Mercurial has a lot more power if you want to scale up, with rich branching & merging. You can create a branch for an experiment or a 1-off bug fix release, all offline. That's cool, but right now that's not important for me: I really just want to track my changes.

The main thing I wish for, and it's pretty minor, is PowerShell cmdlets. They're really nice to work with. I don't expect them to appear any time soon.

People often look to version control software to provide backups of their source code. I only have Mercurial on one machine right now, and standard guidance says I should put the small Mercurial server on another machine (my Windows Home Server seems like a good choice), and "push" my changes on to it regularly. I'm not doing that, because my changes are backed up in other ways:

The directory that contains all my source code projects is in a Windows Live Mesh folder. That means it's backed up, even the full history, unless I accidentally delete the whole thing.
Every night my computer is backed up to my Windows Home Server. Even if I delete by accident, I won't lose much.

I'm not sure how well mesh & Mercurial will get along. If I sit make edits on computer A, and Mesh syncs to computer B, I could commit from B, and that will get synced back to A. That isn't what Mercurial is intended to do, but I can't think of a reason it wouldn't work. The idea of being able to go computer hopping without having to first commit, push or pull, merge, commit each time seems attractive.
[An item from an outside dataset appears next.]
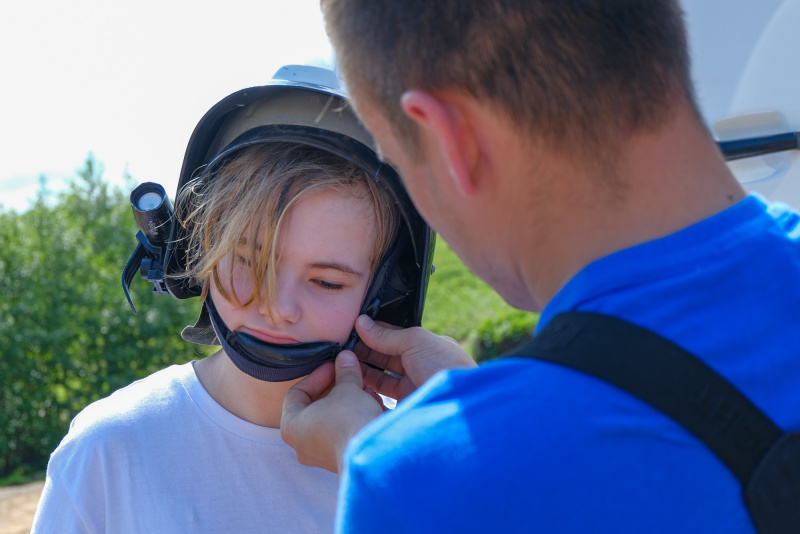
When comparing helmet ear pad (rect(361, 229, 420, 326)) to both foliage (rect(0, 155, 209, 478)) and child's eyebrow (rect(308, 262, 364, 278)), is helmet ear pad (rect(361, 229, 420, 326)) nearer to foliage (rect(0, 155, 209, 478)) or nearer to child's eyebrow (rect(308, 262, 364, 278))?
child's eyebrow (rect(308, 262, 364, 278))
Backup up your pending changes (TFS)

More than once I have destroyed my data by accident. I've certainly lost more data this way than any other. Version control is great for a lot of reasons; having a backup is just one of them. But if I have changes that aren't checked in, they are at risk. When I was working with TFS for version control, I wrote this PowerShell script to back up all my changes to shelvesets. TFS has the ability to enumerate all workspaces, so it's easy: you just run it once and it will back them all up. The shelveset names begin with "ZZZ" to sort them to the end of the shelveset list. It makes sense to run this as a nightly scheduled task. The script is also interesting as an example of how to manipulate TFS from PowerShell, via the TFS APIs, instead of trying to parse textual output:

[void][System.Reflection.Assembly]::LoadWithPartialName("Microsoft.TeamFoundation.Client")
[void][System.Reflection.Assembly]::LoadWithPartialName("Microsoft.TeamFoundation.VersionControl.Client")

$localWorkspaceInfos = [Microsoft.TeamFoundation.VersionControl.Client.Workstation]::Current.GetAllLocalWorkspaceInfo() | where { $_.Computer -eq $env:COMPUTERNAME }

"Found {0} workspaces to back up" -f $localWorkspaceInfos.Count | Write-Verbose

Download:

Warning: it has been a year+ since I last ran this script, and I don't have access to TFS these days to test it. I think it works, but YMMV.